Moreover, the use of multiple stages within the screening (e.g., follow-up interviews and phone calls) and diagnosis process may lead to increased drop-out or decreased follow-up rate. This can potentially result in further delays in intervention. The additional steps are also relevant in terms of policymaking as they can consume a considerable amount of time and resources with negative financial implications.
Strengths and limitations
One of the strengths of this review lies in its inclusivity of a wide range of studies from diverse languages and cultural backgrounds, each of which is distinct from the others. This allows for a more rounded understanding of the complexities and variations in autism in CALD children across a variety of cultures. The strength is enhanced by the use of a systematic approach with broad inclusion criteria and the inspection by two independent reviewers.
This review has several limitations. First, the inclusion of a wide range of studies from diverse cultural backgrounds, while a strength, also introduces a potential limitation in terms of the heterogeneity of the data. Variations in research methodologies, sample sizes, and cultural contexts make it challenging to draw uniform conclusions and comparisons across all studies.

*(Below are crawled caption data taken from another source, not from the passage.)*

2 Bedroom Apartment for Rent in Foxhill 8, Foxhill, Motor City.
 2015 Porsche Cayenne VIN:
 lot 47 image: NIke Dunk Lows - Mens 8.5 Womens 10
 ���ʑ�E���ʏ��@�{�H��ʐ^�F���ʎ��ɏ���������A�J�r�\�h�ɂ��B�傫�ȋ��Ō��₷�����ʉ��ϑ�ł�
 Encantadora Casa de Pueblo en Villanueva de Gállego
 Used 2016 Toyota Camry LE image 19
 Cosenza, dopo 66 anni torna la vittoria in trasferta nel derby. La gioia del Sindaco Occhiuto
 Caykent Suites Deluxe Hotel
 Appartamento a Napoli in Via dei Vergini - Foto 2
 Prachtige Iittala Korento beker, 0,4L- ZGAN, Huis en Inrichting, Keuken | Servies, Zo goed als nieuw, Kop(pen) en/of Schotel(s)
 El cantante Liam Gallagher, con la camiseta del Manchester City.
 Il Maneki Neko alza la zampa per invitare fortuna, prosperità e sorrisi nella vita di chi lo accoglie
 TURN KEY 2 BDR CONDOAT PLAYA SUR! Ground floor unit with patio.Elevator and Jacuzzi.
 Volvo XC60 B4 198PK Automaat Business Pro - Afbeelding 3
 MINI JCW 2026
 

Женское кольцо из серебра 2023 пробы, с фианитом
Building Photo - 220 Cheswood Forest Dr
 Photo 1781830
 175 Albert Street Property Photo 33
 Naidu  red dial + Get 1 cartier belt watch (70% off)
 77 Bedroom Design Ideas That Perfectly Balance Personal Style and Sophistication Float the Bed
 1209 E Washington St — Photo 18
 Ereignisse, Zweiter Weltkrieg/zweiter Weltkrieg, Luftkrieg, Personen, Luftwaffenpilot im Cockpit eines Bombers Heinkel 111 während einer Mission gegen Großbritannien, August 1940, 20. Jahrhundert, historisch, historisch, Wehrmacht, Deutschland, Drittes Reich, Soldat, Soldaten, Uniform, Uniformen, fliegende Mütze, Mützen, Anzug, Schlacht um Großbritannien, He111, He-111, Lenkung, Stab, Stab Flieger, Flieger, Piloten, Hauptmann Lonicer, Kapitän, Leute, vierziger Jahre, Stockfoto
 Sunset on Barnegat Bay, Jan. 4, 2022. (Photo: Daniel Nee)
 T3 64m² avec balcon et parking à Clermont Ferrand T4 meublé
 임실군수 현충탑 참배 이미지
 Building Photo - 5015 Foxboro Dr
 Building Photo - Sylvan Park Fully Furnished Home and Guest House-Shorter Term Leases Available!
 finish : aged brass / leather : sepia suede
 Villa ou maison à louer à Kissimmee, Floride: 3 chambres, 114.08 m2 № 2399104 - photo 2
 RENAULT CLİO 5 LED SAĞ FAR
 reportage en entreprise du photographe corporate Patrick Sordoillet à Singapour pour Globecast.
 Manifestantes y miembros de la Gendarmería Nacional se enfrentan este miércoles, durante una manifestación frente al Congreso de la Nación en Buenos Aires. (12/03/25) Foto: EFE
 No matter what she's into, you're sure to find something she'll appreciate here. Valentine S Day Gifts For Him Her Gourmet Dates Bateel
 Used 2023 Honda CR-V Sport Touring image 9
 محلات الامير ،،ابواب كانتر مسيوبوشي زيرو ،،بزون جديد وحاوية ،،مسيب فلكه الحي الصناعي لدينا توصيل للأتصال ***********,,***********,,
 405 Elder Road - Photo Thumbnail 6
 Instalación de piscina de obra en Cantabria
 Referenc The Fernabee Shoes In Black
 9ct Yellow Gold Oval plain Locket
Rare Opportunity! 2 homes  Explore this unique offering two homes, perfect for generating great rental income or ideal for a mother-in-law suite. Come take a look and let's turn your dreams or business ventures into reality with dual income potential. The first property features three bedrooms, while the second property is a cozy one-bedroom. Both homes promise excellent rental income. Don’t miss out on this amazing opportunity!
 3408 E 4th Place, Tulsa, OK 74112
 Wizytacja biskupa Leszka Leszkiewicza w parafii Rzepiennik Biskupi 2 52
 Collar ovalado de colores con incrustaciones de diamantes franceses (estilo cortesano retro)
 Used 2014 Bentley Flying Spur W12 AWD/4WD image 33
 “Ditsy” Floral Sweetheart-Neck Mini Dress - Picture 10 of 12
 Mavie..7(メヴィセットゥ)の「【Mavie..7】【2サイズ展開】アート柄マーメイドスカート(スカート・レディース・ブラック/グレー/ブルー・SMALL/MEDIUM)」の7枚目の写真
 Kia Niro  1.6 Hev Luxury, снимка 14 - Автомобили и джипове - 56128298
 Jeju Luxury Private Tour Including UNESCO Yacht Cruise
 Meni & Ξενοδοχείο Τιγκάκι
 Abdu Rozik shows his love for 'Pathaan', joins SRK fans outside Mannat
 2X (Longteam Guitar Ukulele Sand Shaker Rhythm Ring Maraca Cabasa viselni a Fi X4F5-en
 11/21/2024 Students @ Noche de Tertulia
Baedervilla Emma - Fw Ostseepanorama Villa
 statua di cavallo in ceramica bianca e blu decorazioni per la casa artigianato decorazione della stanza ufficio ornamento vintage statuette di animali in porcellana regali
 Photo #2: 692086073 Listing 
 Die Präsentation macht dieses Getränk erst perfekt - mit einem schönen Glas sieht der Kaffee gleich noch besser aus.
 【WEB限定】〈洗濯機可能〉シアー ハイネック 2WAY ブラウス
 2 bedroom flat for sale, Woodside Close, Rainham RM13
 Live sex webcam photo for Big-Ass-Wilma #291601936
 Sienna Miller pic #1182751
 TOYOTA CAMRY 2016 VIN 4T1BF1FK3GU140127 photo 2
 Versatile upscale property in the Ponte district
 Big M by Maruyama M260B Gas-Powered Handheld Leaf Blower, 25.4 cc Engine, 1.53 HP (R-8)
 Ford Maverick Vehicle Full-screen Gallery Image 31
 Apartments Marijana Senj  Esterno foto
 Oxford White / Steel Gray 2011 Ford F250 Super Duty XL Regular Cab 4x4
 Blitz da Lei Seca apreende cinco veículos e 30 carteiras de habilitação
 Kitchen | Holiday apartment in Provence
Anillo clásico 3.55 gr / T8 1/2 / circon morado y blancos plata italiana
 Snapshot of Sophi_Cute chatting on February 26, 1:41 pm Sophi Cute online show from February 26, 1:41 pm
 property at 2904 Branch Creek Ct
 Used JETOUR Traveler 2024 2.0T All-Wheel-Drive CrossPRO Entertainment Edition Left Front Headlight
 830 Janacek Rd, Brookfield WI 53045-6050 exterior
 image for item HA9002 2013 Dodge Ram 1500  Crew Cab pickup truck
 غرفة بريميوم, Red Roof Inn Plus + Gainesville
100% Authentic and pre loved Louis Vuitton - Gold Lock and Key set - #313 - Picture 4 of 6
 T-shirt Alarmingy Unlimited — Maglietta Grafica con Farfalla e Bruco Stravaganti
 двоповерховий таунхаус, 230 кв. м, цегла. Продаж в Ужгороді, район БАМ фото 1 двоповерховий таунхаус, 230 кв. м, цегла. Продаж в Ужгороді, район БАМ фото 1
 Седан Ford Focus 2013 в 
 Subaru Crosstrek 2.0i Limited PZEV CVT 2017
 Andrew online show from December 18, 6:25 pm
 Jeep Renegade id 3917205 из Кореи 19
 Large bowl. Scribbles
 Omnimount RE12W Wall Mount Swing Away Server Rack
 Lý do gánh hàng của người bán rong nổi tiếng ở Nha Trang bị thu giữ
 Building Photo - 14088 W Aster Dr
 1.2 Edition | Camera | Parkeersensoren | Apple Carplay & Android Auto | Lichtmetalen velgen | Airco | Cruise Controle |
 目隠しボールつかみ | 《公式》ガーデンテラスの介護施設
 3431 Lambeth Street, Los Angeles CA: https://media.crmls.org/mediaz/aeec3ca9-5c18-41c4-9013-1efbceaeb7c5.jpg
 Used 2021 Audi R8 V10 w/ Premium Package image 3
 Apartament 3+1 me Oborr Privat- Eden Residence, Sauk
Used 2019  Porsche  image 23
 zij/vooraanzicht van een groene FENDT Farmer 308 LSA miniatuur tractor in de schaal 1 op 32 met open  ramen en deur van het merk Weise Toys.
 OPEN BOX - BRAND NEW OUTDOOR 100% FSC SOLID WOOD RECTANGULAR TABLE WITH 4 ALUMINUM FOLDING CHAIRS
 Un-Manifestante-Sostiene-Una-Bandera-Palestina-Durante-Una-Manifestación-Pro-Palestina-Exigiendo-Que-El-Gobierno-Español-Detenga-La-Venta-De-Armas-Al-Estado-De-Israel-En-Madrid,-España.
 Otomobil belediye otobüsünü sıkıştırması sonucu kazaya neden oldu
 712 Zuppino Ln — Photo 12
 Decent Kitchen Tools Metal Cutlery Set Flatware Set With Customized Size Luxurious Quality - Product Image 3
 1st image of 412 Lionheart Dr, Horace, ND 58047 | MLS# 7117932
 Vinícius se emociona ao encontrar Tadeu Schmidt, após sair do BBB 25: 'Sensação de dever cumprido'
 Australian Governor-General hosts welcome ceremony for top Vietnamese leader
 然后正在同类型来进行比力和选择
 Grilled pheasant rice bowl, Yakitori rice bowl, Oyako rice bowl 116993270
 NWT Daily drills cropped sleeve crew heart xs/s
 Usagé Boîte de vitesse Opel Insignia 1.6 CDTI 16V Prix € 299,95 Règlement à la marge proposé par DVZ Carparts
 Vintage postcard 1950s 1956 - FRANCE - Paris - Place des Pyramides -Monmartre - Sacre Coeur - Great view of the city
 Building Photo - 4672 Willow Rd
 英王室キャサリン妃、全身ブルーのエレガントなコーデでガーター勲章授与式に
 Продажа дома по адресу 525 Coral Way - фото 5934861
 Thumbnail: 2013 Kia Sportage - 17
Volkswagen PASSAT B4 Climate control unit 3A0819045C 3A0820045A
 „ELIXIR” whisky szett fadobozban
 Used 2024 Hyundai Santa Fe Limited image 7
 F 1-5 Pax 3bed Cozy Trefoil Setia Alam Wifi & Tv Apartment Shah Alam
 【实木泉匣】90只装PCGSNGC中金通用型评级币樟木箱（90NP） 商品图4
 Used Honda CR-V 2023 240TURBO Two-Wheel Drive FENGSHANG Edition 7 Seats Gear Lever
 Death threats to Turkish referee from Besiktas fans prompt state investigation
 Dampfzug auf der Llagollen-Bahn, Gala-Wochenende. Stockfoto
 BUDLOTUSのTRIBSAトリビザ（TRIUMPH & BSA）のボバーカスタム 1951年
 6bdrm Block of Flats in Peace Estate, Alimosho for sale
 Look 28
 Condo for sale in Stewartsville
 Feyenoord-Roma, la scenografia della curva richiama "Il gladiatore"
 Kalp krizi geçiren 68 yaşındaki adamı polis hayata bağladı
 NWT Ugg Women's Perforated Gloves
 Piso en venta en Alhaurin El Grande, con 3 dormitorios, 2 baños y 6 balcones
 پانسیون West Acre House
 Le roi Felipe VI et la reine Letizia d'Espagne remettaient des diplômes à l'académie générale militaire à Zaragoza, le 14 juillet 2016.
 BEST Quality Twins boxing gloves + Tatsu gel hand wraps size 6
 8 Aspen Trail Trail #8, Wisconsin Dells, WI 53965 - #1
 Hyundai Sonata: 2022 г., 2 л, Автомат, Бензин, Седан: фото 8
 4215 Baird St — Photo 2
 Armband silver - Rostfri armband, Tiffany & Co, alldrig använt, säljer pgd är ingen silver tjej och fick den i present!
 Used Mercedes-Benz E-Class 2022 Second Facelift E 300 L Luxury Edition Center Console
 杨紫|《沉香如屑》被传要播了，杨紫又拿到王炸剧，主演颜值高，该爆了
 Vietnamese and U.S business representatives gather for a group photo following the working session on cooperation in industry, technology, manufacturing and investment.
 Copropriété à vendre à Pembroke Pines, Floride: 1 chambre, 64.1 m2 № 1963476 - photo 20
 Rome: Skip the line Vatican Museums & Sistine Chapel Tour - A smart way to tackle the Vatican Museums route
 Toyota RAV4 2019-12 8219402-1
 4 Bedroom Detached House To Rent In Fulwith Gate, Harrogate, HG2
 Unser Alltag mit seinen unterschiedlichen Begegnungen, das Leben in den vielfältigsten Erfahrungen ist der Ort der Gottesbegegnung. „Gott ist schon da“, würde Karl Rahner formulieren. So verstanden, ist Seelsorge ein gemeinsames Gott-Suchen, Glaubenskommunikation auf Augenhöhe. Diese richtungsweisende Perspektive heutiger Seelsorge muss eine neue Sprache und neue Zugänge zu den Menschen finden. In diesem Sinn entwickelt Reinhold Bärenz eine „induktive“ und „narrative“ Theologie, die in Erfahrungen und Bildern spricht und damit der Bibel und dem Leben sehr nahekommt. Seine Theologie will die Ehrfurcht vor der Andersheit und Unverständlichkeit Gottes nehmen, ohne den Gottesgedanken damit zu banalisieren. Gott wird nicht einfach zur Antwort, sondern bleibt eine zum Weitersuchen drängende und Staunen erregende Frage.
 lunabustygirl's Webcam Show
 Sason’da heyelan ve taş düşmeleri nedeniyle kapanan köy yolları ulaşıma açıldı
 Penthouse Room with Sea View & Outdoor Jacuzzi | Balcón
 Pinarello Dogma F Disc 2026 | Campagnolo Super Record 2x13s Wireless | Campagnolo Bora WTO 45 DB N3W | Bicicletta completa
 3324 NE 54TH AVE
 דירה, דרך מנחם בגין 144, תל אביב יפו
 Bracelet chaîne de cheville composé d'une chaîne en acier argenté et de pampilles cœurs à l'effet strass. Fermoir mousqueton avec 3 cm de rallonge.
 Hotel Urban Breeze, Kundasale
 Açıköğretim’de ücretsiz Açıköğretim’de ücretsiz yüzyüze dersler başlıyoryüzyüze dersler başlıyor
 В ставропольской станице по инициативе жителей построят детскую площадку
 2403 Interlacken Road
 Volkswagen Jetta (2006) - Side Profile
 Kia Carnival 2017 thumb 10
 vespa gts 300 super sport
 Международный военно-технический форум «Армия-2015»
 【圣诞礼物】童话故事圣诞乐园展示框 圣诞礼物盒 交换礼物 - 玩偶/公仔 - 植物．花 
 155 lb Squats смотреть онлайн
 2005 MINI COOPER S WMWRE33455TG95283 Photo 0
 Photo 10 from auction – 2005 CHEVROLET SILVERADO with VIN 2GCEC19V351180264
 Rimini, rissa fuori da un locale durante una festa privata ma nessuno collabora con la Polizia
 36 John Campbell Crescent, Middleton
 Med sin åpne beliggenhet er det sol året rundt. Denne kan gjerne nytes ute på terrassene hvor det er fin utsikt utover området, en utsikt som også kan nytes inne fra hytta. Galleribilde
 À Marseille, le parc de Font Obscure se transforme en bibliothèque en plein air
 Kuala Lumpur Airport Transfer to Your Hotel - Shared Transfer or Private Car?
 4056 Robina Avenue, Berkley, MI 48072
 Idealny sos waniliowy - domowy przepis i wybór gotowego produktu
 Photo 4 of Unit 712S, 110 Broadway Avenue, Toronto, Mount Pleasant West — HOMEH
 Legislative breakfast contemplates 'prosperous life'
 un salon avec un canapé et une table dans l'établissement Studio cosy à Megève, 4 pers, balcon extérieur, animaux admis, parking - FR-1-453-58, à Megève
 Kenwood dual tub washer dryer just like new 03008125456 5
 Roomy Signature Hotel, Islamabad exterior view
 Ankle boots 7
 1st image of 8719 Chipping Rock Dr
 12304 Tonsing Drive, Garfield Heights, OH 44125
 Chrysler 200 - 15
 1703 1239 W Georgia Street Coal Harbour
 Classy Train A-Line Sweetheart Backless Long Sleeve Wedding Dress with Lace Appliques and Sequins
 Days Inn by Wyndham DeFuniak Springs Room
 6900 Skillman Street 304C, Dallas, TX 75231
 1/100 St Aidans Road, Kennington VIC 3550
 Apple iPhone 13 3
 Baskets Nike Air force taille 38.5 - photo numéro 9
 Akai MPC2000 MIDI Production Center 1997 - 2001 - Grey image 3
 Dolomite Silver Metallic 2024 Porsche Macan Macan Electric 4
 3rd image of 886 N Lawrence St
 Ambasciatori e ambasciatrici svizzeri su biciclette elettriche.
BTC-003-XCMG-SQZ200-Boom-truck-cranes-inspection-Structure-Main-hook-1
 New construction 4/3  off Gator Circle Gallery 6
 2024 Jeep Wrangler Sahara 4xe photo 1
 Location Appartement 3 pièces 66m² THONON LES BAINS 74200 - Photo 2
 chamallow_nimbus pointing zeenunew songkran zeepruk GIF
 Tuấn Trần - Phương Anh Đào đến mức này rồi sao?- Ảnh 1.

Of significance is that the majority of these studies exhibited a high risk of bias during quality assessment, using the QUADAS-2 and several studies lacked sufficient detail in their MMAT evaluations. This raises concern regarding the credibility of the findings and whether they can be generalised to other settings and contexts. Another limitation of this study is the absence of an examination of grey literature and reference lists which may have allowed for more complete data on autism screening in CALD communities. Additionally, language barriers and the exclusion of studies not available in English may limit the comprehensiveness of the review, potentially excluding valuable research conducted in non-English-speaking regions. Furthermore, while the review highlights the cultural diversity within the selected studies, it focused only on reliability and validity which was demonstrated by psychometric parameters rather than the relevance of items to specific cultural contexts and as mentioned above, the adaptation process.